» Text to read
────

This changed with the decision of the New South Wales Supreme Court in HIH Casualty & General Insurance Ltd (in liq) v Wallace [2006] NSWSC 1150; (2006) 68 NSWLR 603.  The Court held that s 19 of the New South Wales Insurance Act 1902, which provides that arbitration clauses in insurance contracts do not bind the insured, applied to reinsurance contracts, as there was no express exclusion of reinsurance contracts.  (There is a good summary of this and other remedial provisions in the NSW Act, and further matters arising from the decision in Wallace, in this paper presented by Allens Arthur Robinson partner Michael Quinlan in 2007.)

In light of concerns expressed by practitioners and reinsurers, by the Insurance Regulation 2009, the NSW government has now excluded reinsurance contracts from the remedial provisions of the NSW Act, including s 19.

However, some uncertainty remains.  Section 28 of the Victorian Instruments Act 1958 is an equivalent provision to s 19 of the NSW Act: it allows an insured to institute court proceedings notwithstanding an arbitration clause and reinsurance contracts are not excluded from the provision.  There does not appear to be any case law on this provision.  However, following Wallace, it would apply to reinsurance contracts.  Arbitration clauses in reinsurance contracts governed by Victorian law could therefore still be ignored by reinsureds.  Moreover, it was stated in obiter in Wallace that s 19 of the NSW Act is a mandatory law of the forum.  If this view is correct and applicable to s 28 of the Victorian Act, whatever the law of the reinsurance contract, a reinsured could institute court proceedings in Victoria in the face of an otherwise binding arbitration clause.

────

» Set tasks
(A) Translate into Spanish this sentence from the passage on arbitration clauses in reinsurance contracts: "There does not appear to be any case law on this provision."
(B) For each statement below, say whether it agrees with the passage on arbitration clauses in reinsurance contracts. Answer yes or no, and quote the words of the passage that decide it.
(i) The NSW government used the Insurance Regulation 2009 to exclude reinsurance contracts from the remedial provisions of the NSW Act.
(ii) Section 28 of the Victorian Instruments Act 1958 excludes reinsurance contracts from its scope.
(iii) The Wallace decision came from the Supreme Court of Victoria.

────

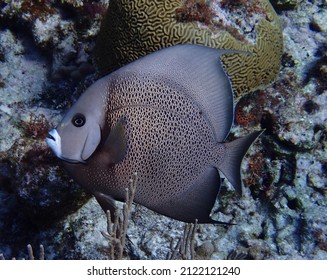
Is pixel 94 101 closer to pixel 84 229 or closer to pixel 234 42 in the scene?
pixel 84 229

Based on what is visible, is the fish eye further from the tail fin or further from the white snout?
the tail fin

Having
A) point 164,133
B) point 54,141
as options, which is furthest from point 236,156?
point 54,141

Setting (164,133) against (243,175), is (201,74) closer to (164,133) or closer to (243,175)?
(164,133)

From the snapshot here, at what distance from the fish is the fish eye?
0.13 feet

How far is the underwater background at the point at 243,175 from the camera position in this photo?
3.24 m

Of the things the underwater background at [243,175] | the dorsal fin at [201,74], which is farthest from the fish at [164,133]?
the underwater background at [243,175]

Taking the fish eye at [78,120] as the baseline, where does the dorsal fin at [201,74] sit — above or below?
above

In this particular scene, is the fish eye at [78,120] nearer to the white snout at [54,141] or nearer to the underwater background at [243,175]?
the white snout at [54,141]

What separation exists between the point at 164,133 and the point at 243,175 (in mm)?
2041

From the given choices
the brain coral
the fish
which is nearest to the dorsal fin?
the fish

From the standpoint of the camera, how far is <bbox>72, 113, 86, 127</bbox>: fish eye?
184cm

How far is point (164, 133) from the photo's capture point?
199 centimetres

────

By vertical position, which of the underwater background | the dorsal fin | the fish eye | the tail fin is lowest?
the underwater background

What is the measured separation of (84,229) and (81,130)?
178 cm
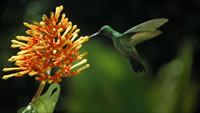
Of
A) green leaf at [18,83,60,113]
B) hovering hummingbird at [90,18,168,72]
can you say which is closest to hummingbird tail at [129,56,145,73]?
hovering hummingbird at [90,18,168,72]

────

» Answers per task
(A) No parece haber jurisprudencia sobre esta disposición.

(B)
(i) Yes: "by the Insurance Regulation 2009, the NSW government has now excluded reinsurance contracts from the remedial provisions of the NSW Act, including s 19."
(ii) No: "reinsurance contracts are not excluded from the provision."
(iii) No: "the decision of the New South Wales Supreme Court in HIH Casualty & General Insurance Ltd (in liq) v Wallace"